Reading text:
------------------------------
In The Yiddish Policemen’s Union, Michael Chabon doesn’t waste time getting into the plot. The first paragraph reads
Nine months Landsman’s been flopping at the Hotel Zamenhof without any of his fellow residents managing to get themselves murdered. Now somebody has put a bullet in the brain of the occupant of 208, a yid who was calling himself Emanuel Lasker.
Landsman is our protagonist: a hard-luck cop who’s lost his wife and is experimenting with ever-deeper levels of depression and alcoholism. Lasker’s murder is the case he’ll follow against his better judgment, the orders of his superiors, and the shadowy criminal elements that threaten to maim and murder him.
We know this set-up, and since this is genre fiction we know what will happen: Landsman’s instincts prove correct—the death of Lasker is no normal murder. A tip sends Landsman and his half-Indian, half-Jew partner Berko Shemets to Verbover Island, a stronghold of Jews run like a great big mafia family. It’s here that we find Lasker is really Mendel Shpilman, the lost son of the island’s powerful rabbi. What’s more, many believed Shpilman to be the Tzaddik Ha-Dor—the Messiah, one of whom is born into every generation. Needless to say, Landsman’s investigation takes him into higher and higher echelons of power as he slowly unravels a wide-ranging Verbover conspiracy in which Shpilman’s death plays a central role.
------------------------------
Raw records:
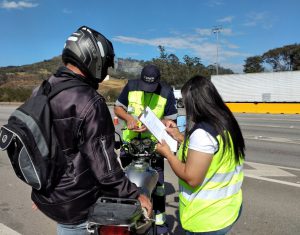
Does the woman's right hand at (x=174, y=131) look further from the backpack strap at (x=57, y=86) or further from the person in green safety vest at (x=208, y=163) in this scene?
the backpack strap at (x=57, y=86)

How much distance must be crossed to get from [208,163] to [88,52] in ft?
3.47

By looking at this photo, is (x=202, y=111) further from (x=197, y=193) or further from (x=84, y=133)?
(x=84, y=133)

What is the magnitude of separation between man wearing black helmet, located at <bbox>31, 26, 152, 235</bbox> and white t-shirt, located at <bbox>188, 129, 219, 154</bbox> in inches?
19.7

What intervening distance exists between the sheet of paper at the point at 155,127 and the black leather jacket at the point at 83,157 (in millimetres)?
698

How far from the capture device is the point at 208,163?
2.66 m

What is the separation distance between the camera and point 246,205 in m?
6.17

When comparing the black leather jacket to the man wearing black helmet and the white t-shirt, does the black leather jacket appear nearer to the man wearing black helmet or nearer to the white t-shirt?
the man wearing black helmet

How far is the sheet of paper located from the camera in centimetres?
298

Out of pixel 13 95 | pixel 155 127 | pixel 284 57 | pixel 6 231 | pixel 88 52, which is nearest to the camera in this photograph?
pixel 88 52

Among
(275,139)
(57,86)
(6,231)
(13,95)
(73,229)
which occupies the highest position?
(57,86)

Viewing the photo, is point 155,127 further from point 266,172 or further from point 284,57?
point 284,57

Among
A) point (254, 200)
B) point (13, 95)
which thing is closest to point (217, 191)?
point (254, 200)

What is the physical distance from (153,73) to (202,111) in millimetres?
1820

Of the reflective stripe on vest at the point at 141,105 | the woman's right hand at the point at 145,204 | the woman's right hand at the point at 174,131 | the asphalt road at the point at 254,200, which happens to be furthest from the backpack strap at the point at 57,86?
the asphalt road at the point at 254,200
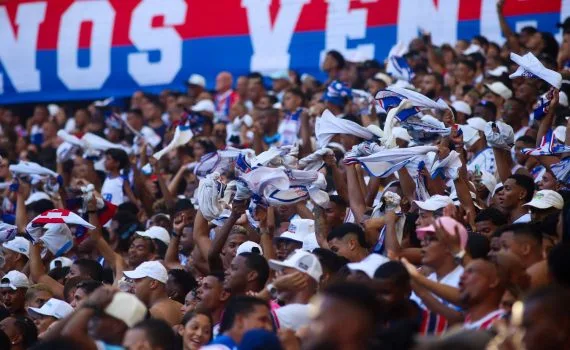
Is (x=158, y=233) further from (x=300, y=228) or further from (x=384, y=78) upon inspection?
(x=384, y=78)

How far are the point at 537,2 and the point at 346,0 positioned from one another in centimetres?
251

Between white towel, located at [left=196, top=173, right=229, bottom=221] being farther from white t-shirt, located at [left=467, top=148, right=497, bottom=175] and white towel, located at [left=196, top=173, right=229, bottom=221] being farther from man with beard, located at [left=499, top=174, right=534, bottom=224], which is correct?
white t-shirt, located at [left=467, top=148, right=497, bottom=175]

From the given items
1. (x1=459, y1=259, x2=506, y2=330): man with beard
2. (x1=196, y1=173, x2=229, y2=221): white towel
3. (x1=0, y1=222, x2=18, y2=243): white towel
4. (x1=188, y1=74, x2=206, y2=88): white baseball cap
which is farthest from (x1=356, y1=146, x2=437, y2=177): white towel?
(x1=188, y1=74, x2=206, y2=88): white baseball cap

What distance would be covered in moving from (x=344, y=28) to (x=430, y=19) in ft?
3.94

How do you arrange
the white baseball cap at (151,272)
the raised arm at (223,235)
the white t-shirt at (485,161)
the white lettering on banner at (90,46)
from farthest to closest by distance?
1. the white lettering on banner at (90,46)
2. the white t-shirt at (485,161)
3. the raised arm at (223,235)
4. the white baseball cap at (151,272)

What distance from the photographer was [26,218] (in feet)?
38.6

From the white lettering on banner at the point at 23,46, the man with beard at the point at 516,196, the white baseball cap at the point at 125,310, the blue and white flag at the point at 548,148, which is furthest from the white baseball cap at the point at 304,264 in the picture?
the white lettering on banner at the point at 23,46

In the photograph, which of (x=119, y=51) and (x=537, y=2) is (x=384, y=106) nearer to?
(x=537, y=2)

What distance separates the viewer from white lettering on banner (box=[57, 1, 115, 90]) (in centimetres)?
1728

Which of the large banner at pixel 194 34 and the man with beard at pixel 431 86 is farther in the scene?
the large banner at pixel 194 34

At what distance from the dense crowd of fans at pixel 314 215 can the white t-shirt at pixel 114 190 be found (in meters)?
0.02

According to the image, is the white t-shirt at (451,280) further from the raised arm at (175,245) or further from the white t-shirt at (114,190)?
the white t-shirt at (114,190)

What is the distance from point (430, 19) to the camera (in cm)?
1475

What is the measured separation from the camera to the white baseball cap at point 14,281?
953 centimetres
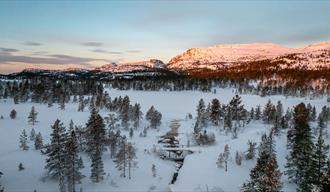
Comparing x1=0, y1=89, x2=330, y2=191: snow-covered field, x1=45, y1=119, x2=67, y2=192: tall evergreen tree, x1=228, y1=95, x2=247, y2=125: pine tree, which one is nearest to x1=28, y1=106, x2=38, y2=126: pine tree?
x1=0, y1=89, x2=330, y2=191: snow-covered field

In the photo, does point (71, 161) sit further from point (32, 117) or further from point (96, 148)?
point (32, 117)

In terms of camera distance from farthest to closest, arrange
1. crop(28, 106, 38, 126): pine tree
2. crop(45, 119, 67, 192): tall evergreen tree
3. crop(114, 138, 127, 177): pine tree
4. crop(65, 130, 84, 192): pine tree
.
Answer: crop(28, 106, 38, 126): pine tree → crop(114, 138, 127, 177): pine tree → crop(65, 130, 84, 192): pine tree → crop(45, 119, 67, 192): tall evergreen tree

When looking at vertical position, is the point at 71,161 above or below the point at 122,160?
above

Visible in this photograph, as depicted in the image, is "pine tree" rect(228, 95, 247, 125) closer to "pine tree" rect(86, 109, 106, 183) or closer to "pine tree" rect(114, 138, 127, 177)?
"pine tree" rect(114, 138, 127, 177)

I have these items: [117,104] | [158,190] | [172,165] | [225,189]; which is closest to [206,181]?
[225,189]

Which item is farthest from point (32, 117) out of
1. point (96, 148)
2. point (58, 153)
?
point (58, 153)

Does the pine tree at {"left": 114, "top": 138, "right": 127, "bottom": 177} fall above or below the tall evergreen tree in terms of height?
below

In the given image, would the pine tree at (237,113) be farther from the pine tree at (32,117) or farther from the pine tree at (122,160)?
the pine tree at (32,117)

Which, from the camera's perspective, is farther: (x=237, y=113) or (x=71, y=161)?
(x=237, y=113)

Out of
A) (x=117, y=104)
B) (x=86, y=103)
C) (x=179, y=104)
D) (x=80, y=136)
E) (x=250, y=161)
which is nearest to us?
(x=250, y=161)

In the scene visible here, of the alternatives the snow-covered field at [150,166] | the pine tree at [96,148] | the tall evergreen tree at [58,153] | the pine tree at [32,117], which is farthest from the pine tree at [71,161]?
the pine tree at [32,117]

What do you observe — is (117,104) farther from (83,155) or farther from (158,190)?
(158,190)
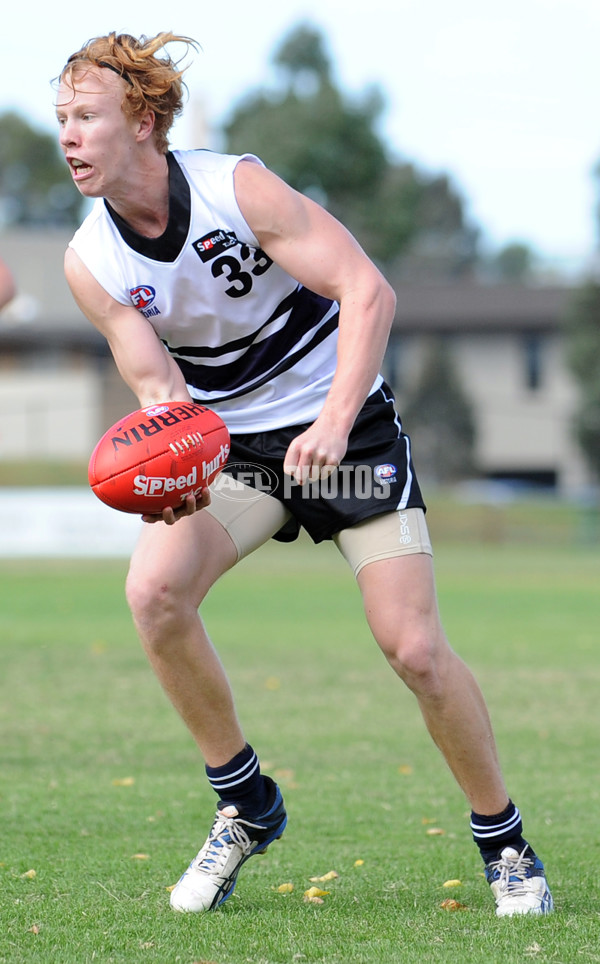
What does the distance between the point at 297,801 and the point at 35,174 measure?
65.0 m

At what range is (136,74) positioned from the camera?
376 cm

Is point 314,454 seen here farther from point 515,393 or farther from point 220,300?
point 515,393

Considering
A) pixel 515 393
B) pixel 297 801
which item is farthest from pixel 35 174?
pixel 297 801

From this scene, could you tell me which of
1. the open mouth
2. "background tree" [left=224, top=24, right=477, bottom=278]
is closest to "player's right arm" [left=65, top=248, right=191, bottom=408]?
the open mouth

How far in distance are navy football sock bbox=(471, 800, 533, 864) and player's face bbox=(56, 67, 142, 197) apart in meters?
2.21

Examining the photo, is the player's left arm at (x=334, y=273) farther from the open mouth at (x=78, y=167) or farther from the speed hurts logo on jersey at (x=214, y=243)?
the open mouth at (x=78, y=167)

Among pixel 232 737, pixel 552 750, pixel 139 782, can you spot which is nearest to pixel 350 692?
pixel 552 750

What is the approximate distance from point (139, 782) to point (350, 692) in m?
3.48

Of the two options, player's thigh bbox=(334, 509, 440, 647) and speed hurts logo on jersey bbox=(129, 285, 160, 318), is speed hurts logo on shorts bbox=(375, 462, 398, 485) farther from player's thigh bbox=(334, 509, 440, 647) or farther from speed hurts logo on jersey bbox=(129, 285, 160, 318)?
speed hurts logo on jersey bbox=(129, 285, 160, 318)

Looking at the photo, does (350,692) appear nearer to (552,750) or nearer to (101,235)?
(552,750)

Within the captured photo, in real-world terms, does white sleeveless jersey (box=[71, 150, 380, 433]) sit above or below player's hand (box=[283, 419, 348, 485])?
above

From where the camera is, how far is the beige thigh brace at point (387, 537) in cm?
389

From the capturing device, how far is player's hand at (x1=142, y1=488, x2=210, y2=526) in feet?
12.4

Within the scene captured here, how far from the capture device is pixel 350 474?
3.97 m
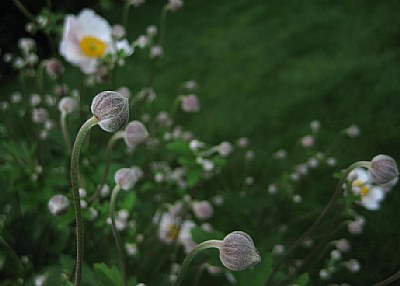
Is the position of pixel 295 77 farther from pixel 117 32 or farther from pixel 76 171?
pixel 76 171

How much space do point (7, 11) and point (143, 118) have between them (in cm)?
152

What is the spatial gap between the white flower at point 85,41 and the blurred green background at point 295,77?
90 cm

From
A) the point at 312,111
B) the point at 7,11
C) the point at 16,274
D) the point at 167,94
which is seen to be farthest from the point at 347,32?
the point at 16,274

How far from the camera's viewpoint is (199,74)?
9.34ft

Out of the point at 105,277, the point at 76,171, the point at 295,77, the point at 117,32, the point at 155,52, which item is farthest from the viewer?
the point at 295,77

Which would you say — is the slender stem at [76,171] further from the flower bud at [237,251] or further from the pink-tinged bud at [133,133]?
the pink-tinged bud at [133,133]

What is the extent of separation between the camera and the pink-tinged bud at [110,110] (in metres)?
0.57

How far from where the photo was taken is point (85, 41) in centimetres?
114

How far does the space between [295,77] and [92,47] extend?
5.30 feet

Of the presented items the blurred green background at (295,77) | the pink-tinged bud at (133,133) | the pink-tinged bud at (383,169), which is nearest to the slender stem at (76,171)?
the pink-tinged bud at (133,133)

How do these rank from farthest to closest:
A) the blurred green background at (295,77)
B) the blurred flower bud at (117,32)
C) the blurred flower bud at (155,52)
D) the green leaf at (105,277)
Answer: the blurred green background at (295,77) < the blurred flower bud at (155,52) < the blurred flower bud at (117,32) < the green leaf at (105,277)

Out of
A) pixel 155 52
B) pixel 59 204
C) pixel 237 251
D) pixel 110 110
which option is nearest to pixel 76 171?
pixel 110 110

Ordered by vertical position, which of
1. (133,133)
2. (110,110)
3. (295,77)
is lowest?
(295,77)

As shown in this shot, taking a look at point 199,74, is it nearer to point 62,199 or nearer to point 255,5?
point 255,5
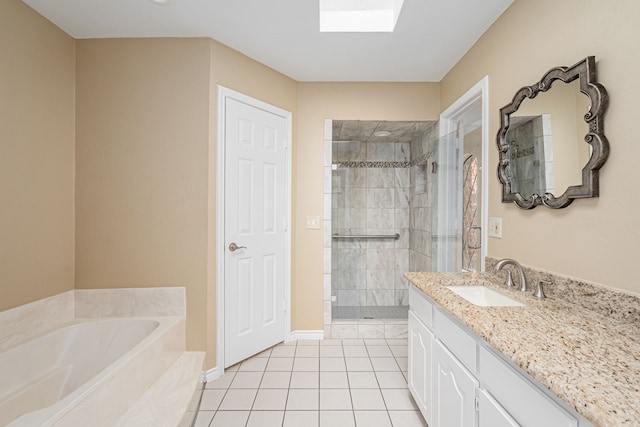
------------------------------
Your tasks:
#1 From the review above, set down the passage from "In The Yiddish" to "and murder him.".
#2 Answer from the review:
(a) Which room at the Hotel Zamenhof belonged to the murdered occupant?
(b) According to the review, whom has Landsman lost?
(c) What is Lasker's real name?

Per-task answers:
#1
In The Yiddish Policemen’s Union, Michael Chabon doesn’t waste time getting into the plot. The first paragraph reads
Nine months Landsman’s been flopping at the Hotel Zamenhof without any of his fellow residents managing to get themselves murdered. Now somebody has put a bullet in the brain of the occupant of 208, a yid who was calling himself Emanuel Lasker.
Landsman is our protagonist: a hard-luck cop who’s lost his wife and is experimenting with ever-deeper levels of depression and alcoholism. Lasker’s murder is the case he’ll follow against his better judgment, the orders of his superiors, and the shadowy criminal elements that threaten to maim and murder him.

#2
(a) Room 208.
(b) His wife.
(c) Mendel Shpilman.